# VM Eros



## Gert_Koen (7/7/15)

Hi.
I was wondering if anyone could give a short review and star rating so I can know what to expect?I can't find a review on Eros anywhere.


----------



## shaunnadan (7/7/15)

Rich creamy dessert with notes of Apple. Think of a buttery, golden brown rice pudding, with fresh dessert cream and soft Apple slices gentle tucked inside.

It's a decadent dessert that's deserves an applause after you Vape it.

Spoil yourself with a full charged battery, a new coil and fresh wick to really appreciate this juice.

Reactions: Like 3 | Winner 1


----------



## moonunit (7/7/15)

It's a very nice apple pie flavour, it had a certain flavour that I could not work out, realized eventually it was spicy cinnamon. It needed a little time to air and settle. Very enjoyable and great juice for its price.


Sent from my iPhone using Tapatalk

Reactions: Like 2 | Informative 1


----------



## Gert_Koen (7/7/15)

shaunnadan said:


> Rich creamy dessert with notes of Apple. Think of a buttery, golden brown rice pudding, with fresh dessert cream and soft Apple slices gentle tucked inside.
> 
> It's a decadent dessert that's deserves an applause after you Vape it.
> 
> Spoil yourself with a full charged battery, a new coil and fresh wick to really appreciate this juice.


@shaunnadid you are very specific!!And Im drooling now!!Damn!You should do juice reviews man!

Reactions: Agree 2


----------



## kimbo (7/7/15)

Sorry for the small derail 

When i see the title it lets me think of this


----------



## Gert_Koen (7/7/15)

kimbo said:


> Sorry for the small derail
> 
> When i see the title it lets me think of this



Hhhhhhh Anastacia flavoured juice I mean E liquid!


----------

Data entries
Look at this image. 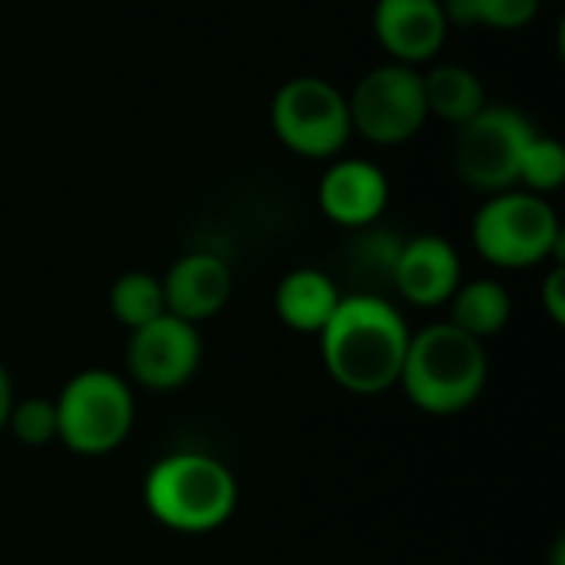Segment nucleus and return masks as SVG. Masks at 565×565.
Instances as JSON below:
<instances>
[{"mask_svg":"<svg viewBox=\"0 0 565 565\" xmlns=\"http://www.w3.org/2000/svg\"><path fill=\"white\" fill-rule=\"evenodd\" d=\"M411 334L414 331L394 301L374 291L344 295L318 334L324 371L348 394H384L401 381Z\"/></svg>","mask_w":565,"mask_h":565,"instance_id":"1","label":"nucleus"},{"mask_svg":"<svg viewBox=\"0 0 565 565\" xmlns=\"http://www.w3.org/2000/svg\"><path fill=\"white\" fill-rule=\"evenodd\" d=\"M487 381V344L463 334L450 321H437L411 334L397 387L420 414L457 417L480 401Z\"/></svg>","mask_w":565,"mask_h":565,"instance_id":"2","label":"nucleus"},{"mask_svg":"<svg viewBox=\"0 0 565 565\" xmlns=\"http://www.w3.org/2000/svg\"><path fill=\"white\" fill-rule=\"evenodd\" d=\"M142 503L159 526L182 536H205L235 516L238 483L218 457L179 450L149 467Z\"/></svg>","mask_w":565,"mask_h":565,"instance_id":"3","label":"nucleus"},{"mask_svg":"<svg viewBox=\"0 0 565 565\" xmlns=\"http://www.w3.org/2000/svg\"><path fill=\"white\" fill-rule=\"evenodd\" d=\"M473 248L493 268L520 271L536 265H563L565 232L553 202L526 189L487 195L470 225Z\"/></svg>","mask_w":565,"mask_h":565,"instance_id":"4","label":"nucleus"},{"mask_svg":"<svg viewBox=\"0 0 565 565\" xmlns=\"http://www.w3.org/2000/svg\"><path fill=\"white\" fill-rule=\"evenodd\" d=\"M56 404V440L76 457H106L119 450L136 427V394L129 381L109 367L73 374Z\"/></svg>","mask_w":565,"mask_h":565,"instance_id":"5","label":"nucleus"},{"mask_svg":"<svg viewBox=\"0 0 565 565\" xmlns=\"http://www.w3.org/2000/svg\"><path fill=\"white\" fill-rule=\"evenodd\" d=\"M271 132L301 159H338L354 136L348 93L324 76H291L271 96Z\"/></svg>","mask_w":565,"mask_h":565,"instance_id":"6","label":"nucleus"},{"mask_svg":"<svg viewBox=\"0 0 565 565\" xmlns=\"http://www.w3.org/2000/svg\"><path fill=\"white\" fill-rule=\"evenodd\" d=\"M348 113L351 129L374 146L411 142L430 119L420 70L391 60L367 70L348 93Z\"/></svg>","mask_w":565,"mask_h":565,"instance_id":"7","label":"nucleus"},{"mask_svg":"<svg viewBox=\"0 0 565 565\" xmlns=\"http://www.w3.org/2000/svg\"><path fill=\"white\" fill-rule=\"evenodd\" d=\"M533 132H536L533 122L520 109L487 103L470 122L457 126V142H454L457 175L483 195L516 189L520 159Z\"/></svg>","mask_w":565,"mask_h":565,"instance_id":"8","label":"nucleus"},{"mask_svg":"<svg viewBox=\"0 0 565 565\" xmlns=\"http://www.w3.org/2000/svg\"><path fill=\"white\" fill-rule=\"evenodd\" d=\"M202 364V334L199 324H189L175 315H162L136 331L126 344V371L146 391L169 394L185 387Z\"/></svg>","mask_w":565,"mask_h":565,"instance_id":"9","label":"nucleus"},{"mask_svg":"<svg viewBox=\"0 0 565 565\" xmlns=\"http://www.w3.org/2000/svg\"><path fill=\"white\" fill-rule=\"evenodd\" d=\"M387 172L371 159H331L318 182V209L348 232L377 225L387 212Z\"/></svg>","mask_w":565,"mask_h":565,"instance_id":"10","label":"nucleus"},{"mask_svg":"<svg viewBox=\"0 0 565 565\" xmlns=\"http://www.w3.org/2000/svg\"><path fill=\"white\" fill-rule=\"evenodd\" d=\"M463 281V262L450 238L424 232L401 242L391 268V285L414 308H440Z\"/></svg>","mask_w":565,"mask_h":565,"instance_id":"11","label":"nucleus"},{"mask_svg":"<svg viewBox=\"0 0 565 565\" xmlns=\"http://www.w3.org/2000/svg\"><path fill=\"white\" fill-rule=\"evenodd\" d=\"M371 23L391 63L404 66L430 63L444 50L450 30L444 0H377Z\"/></svg>","mask_w":565,"mask_h":565,"instance_id":"12","label":"nucleus"},{"mask_svg":"<svg viewBox=\"0 0 565 565\" xmlns=\"http://www.w3.org/2000/svg\"><path fill=\"white\" fill-rule=\"evenodd\" d=\"M166 315H175L189 324L215 318L232 298V268L215 252H189L169 265L162 275Z\"/></svg>","mask_w":565,"mask_h":565,"instance_id":"13","label":"nucleus"},{"mask_svg":"<svg viewBox=\"0 0 565 565\" xmlns=\"http://www.w3.org/2000/svg\"><path fill=\"white\" fill-rule=\"evenodd\" d=\"M338 281L321 268H295L275 288V315L295 334H321L341 305Z\"/></svg>","mask_w":565,"mask_h":565,"instance_id":"14","label":"nucleus"},{"mask_svg":"<svg viewBox=\"0 0 565 565\" xmlns=\"http://www.w3.org/2000/svg\"><path fill=\"white\" fill-rule=\"evenodd\" d=\"M424 79V96H427V113L450 122L463 126L470 122L483 106H487V86L477 70L460 66V63H434Z\"/></svg>","mask_w":565,"mask_h":565,"instance_id":"15","label":"nucleus"},{"mask_svg":"<svg viewBox=\"0 0 565 565\" xmlns=\"http://www.w3.org/2000/svg\"><path fill=\"white\" fill-rule=\"evenodd\" d=\"M447 305H450L447 321L483 344L490 338H497L513 318V298H510L507 285L497 278L460 281V288L454 291V298Z\"/></svg>","mask_w":565,"mask_h":565,"instance_id":"16","label":"nucleus"},{"mask_svg":"<svg viewBox=\"0 0 565 565\" xmlns=\"http://www.w3.org/2000/svg\"><path fill=\"white\" fill-rule=\"evenodd\" d=\"M109 311L129 331L162 318L166 315L162 278H156L152 271H126V275H119L113 281V288H109Z\"/></svg>","mask_w":565,"mask_h":565,"instance_id":"17","label":"nucleus"},{"mask_svg":"<svg viewBox=\"0 0 565 565\" xmlns=\"http://www.w3.org/2000/svg\"><path fill=\"white\" fill-rule=\"evenodd\" d=\"M565 182V146L546 132H533V139L523 149L520 172H516V189L536 192V195H553Z\"/></svg>","mask_w":565,"mask_h":565,"instance_id":"18","label":"nucleus"},{"mask_svg":"<svg viewBox=\"0 0 565 565\" xmlns=\"http://www.w3.org/2000/svg\"><path fill=\"white\" fill-rule=\"evenodd\" d=\"M543 10V0H447V17L490 30H523Z\"/></svg>","mask_w":565,"mask_h":565,"instance_id":"19","label":"nucleus"},{"mask_svg":"<svg viewBox=\"0 0 565 565\" xmlns=\"http://www.w3.org/2000/svg\"><path fill=\"white\" fill-rule=\"evenodd\" d=\"M7 430L23 447H46V444H53L56 440V404L50 397L13 401Z\"/></svg>","mask_w":565,"mask_h":565,"instance_id":"20","label":"nucleus"},{"mask_svg":"<svg viewBox=\"0 0 565 565\" xmlns=\"http://www.w3.org/2000/svg\"><path fill=\"white\" fill-rule=\"evenodd\" d=\"M540 301H543V311L546 318L563 328L565 324V265H553L543 278V288H540Z\"/></svg>","mask_w":565,"mask_h":565,"instance_id":"21","label":"nucleus"},{"mask_svg":"<svg viewBox=\"0 0 565 565\" xmlns=\"http://www.w3.org/2000/svg\"><path fill=\"white\" fill-rule=\"evenodd\" d=\"M13 401H17V391H13L10 371H7V367H3V361H0V434L7 430V420H10Z\"/></svg>","mask_w":565,"mask_h":565,"instance_id":"22","label":"nucleus"},{"mask_svg":"<svg viewBox=\"0 0 565 565\" xmlns=\"http://www.w3.org/2000/svg\"><path fill=\"white\" fill-rule=\"evenodd\" d=\"M444 3H447V0H444Z\"/></svg>","mask_w":565,"mask_h":565,"instance_id":"23","label":"nucleus"}]
</instances>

- WRITTEN REQUEST A -
Reproduce the part of the VM Eros thread starting with "## moonunit (7/7/15)" and going on through "for its price.".
- WRITTEN REQUEST B -
In the VM Eros thread, which flavor did moonunit eventually work out was in the juice?
The lines have nothing to do with the VM Eros thread.

- FINISHED ANSWER A -
## moonunit (7/7/15)

It's a very nice apple pie flavour, it had a certain flavour that I could not work out, realized eventually it was spicy cinnamon. It needed a little time to air and settle. Very enjoyable and great juice for its price.

- FINISHED ANSWER B -
Spicy cinnamon.